A day in bed, plus some hot packs and massage for her ailing back, was enough to put First Lady Betty Ford back on her feet and on her way to New York last week. The occasion: the start of a two-week tribute to Composer Duke Ellington by the Alvin Ailey modern dance company. Ford, who once studied with Martha Graham, may have lost a few moves over the years, but obviously none of her enthusiasm. Backstage the First Lady partnered with Dancer Judith Jamison for a few smooth steps, then confided: "I still practice my ballet exercises in a large bathroom with a lot of mirrors when nobody is looking."
"It might fizzle, and I don't want to be connected with anything that fizzles," drawls Kentucky Fried Chicken Colonel Norland Sanders, 86, fearful that a musical version of his life might prove to be a turkey. So Sanders, whose own career fizzled until 1956, when he launched the first of his "finger lickin' good" chicken eateries, has not invested any money in Kentucky Lucky, a new stage show scheduled for a fall debut. Conceived by Writer James Chappin and directed by Jerry Adler (My Fair Lady), the show will tell the colonel's story in song and dance. Sanders doubts that it will help chicken sales, however. "If it was just another commercial," he explains, "it wouldn't be worth seeing."

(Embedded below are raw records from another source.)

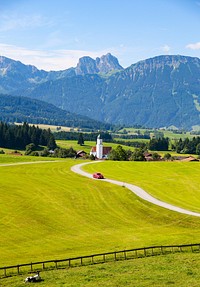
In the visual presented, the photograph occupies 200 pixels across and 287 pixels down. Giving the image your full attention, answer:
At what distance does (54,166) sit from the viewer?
10744 centimetres

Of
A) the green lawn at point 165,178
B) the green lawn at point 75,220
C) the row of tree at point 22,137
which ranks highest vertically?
the row of tree at point 22,137

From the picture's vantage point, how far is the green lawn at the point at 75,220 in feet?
144

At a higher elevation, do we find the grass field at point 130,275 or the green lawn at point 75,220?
the grass field at point 130,275

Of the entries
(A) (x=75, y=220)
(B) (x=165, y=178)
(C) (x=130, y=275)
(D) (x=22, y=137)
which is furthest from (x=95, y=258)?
(D) (x=22, y=137)

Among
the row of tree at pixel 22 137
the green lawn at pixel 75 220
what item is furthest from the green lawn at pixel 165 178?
the row of tree at pixel 22 137

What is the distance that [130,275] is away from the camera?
106ft

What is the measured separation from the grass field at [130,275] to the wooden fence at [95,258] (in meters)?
1.11

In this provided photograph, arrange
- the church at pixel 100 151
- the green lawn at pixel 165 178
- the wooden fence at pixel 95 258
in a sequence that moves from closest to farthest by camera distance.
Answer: the wooden fence at pixel 95 258
the green lawn at pixel 165 178
the church at pixel 100 151

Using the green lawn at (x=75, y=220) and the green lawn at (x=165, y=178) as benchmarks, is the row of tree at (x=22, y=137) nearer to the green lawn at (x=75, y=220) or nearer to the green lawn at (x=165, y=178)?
the green lawn at (x=165, y=178)

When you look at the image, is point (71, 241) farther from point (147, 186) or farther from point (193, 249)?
point (147, 186)

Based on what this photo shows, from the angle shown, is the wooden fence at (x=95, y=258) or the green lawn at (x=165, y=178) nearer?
the wooden fence at (x=95, y=258)

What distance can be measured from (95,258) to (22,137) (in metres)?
149

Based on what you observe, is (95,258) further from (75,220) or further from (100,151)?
(100,151)

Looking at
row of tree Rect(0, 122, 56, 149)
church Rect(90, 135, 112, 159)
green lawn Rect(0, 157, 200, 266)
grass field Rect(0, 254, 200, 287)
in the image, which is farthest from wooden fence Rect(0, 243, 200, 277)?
row of tree Rect(0, 122, 56, 149)
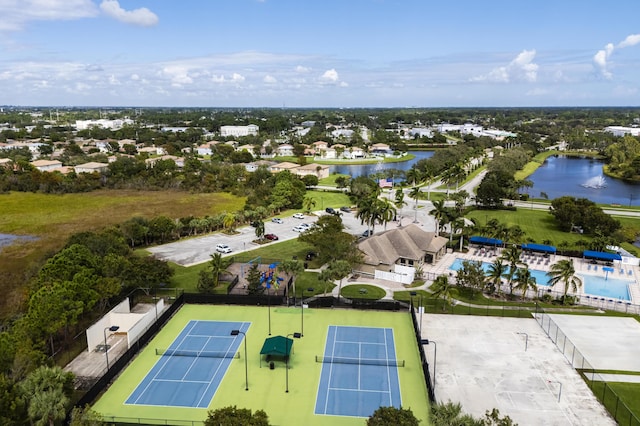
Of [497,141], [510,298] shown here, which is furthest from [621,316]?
[497,141]

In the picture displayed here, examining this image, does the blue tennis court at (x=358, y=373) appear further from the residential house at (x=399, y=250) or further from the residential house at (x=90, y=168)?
the residential house at (x=90, y=168)

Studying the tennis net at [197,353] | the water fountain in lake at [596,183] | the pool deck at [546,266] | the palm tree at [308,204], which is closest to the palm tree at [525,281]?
the pool deck at [546,266]

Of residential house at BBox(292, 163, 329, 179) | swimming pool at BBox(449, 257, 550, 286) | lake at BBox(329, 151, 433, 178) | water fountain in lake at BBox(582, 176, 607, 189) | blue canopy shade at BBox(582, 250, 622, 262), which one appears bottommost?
swimming pool at BBox(449, 257, 550, 286)

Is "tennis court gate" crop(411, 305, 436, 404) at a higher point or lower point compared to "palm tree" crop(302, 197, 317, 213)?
lower

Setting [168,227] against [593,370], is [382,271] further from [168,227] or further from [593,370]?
[168,227]

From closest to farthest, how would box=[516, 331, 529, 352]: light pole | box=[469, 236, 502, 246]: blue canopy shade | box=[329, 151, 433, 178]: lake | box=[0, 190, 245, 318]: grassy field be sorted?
box=[516, 331, 529, 352]: light pole < box=[0, 190, 245, 318]: grassy field < box=[469, 236, 502, 246]: blue canopy shade < box=[329, 151, 433, 178]: lake

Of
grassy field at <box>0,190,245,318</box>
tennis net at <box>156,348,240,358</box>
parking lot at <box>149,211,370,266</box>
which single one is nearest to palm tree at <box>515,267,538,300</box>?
tennis net at <box>156,348,240,358</box>

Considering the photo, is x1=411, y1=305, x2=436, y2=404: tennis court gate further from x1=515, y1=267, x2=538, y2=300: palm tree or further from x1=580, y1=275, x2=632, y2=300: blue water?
x1=580, y1=275, x2=632, y2=300: blue water

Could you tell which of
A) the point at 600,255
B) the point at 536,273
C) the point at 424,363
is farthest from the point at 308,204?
the point at 424,363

"I have played five Macbeths, three Mark Antonys, one El Cid, a cardinal and three Presidents," intoned Actor Charlton Heston. "But never have I played such a role where my own equipment served me so little." Heston's latest brush with the big boys is as King Henry VIII in Director Richard Fleischer's film The Prince and the Pauper. The actor needed plastic in his makeup plus padding on his body to effect the appropriate regal bearing. "My eyes are deep set; his were close to the surface," observed Heston. "My face is angular; his was square. My mouth is large; his was small. My nose is angular and broken; his was square and short." The makeup worked just fine in the end, noted the actor, "but we really had a great deal of distance to go."